_BRIEF A_
Please list the usernames of everyone who posted in the thread on battery connections.

# battery connection questions



## harrys_trains (Feb 15, 2008)

Hey guys! 
got the spectrum 0-4-0 side tank porter very pretty engine! below is the dc connection diagram. ok the main question is where do i connect my switch to? i want to do a battery or track power switch on the engine. and have the battery in the Box Car behind the engine. but darned if i can see an easy way of doing this? or maybe i am looking way to hard. /DesktopModules/NTForums/themes/mls/emoticons/crying.gif 
i see the R&L on the connector and motor leads on the other connector. do i connect to the wires in those connectors or to the connectors? or combination? i want to be able to restore this to original if i ever go to sell it easily. thanks for your help and experience.


----------



## Stan Cedarleaf (Jan 2, 2008)

Harry..... Here's a real quick and dirty image of simple wiring for you. Cut the leads from the track (wheels), run one side (red) to the bottom lug of a DPDT switch, then back to the wire to the board from the center lug of the DPDT switch. The run the other side (black) to other the bottom lug of the DPDT switch, then back to the wire to the board from the other center lug of the DPDT switch. 
Wire the positive (red) from the battery to the top of the DPDT switch and the negative (black) to the black side of the DPDT switch. Toggle switch up, track power, toggle down, battery power. 
It's simple and will work. 

Copy and paste the link. 

http://gold.mylargescale.com/StanCedarleaf/dc_wiring_connectionWeb.jpg 

Harry, KC's right on with the switch position. I drew the diagram with the switch reversed. To power by the track with the toggle down, just turn the switch 180... /DesktopModules/NTForums/themes/mls/emoticons/hehe.gif


----------



## kcndrr (Jan 7, 2008)

Just my user experience, I use the DPDT toggle to control input power (a lot). The way I wire it is if the toggle is in the down position, it is track power, if it is in the up position, it is battery power. 
The track is down, the batteries are up in the car or loco. 
Just my way of doing things.  

KC


----------

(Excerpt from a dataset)
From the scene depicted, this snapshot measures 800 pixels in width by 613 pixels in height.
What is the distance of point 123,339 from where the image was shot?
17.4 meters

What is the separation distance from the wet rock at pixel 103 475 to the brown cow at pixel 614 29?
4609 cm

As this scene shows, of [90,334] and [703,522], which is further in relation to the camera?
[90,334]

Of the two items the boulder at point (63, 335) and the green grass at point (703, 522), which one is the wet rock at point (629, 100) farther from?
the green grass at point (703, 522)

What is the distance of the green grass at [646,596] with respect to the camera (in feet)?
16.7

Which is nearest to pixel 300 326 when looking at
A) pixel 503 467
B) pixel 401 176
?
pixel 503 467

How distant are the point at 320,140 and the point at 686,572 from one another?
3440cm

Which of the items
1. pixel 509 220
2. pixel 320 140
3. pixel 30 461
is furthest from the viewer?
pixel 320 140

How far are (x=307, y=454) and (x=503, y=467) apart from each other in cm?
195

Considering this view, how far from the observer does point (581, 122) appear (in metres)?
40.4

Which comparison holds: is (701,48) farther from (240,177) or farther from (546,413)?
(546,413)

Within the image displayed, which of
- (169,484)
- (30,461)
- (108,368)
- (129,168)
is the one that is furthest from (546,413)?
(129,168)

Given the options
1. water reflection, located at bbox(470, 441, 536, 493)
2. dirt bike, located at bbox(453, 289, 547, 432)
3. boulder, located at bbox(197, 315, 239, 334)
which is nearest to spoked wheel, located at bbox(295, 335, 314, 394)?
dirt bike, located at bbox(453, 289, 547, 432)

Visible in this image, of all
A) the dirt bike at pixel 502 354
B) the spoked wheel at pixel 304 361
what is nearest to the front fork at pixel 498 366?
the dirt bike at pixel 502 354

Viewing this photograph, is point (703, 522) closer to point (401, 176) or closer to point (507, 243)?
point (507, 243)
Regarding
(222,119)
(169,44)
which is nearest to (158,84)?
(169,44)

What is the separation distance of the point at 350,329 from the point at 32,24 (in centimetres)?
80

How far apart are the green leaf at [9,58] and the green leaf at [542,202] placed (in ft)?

_BRIEF B_
Pick out every line of the rows that contains the word "boulder". Case counts.

_FINAL RESULT A_
harrys_trains
Stan Cedarleaf
kcndrr

_FINAL RESULT B_
Of the two items the boulder at point (63, 335) and the green grass at point (703, 522), which one is the wet rock at point (629, 100) farther from?
3. boulder, located at bbox(197, 315, 239, 334)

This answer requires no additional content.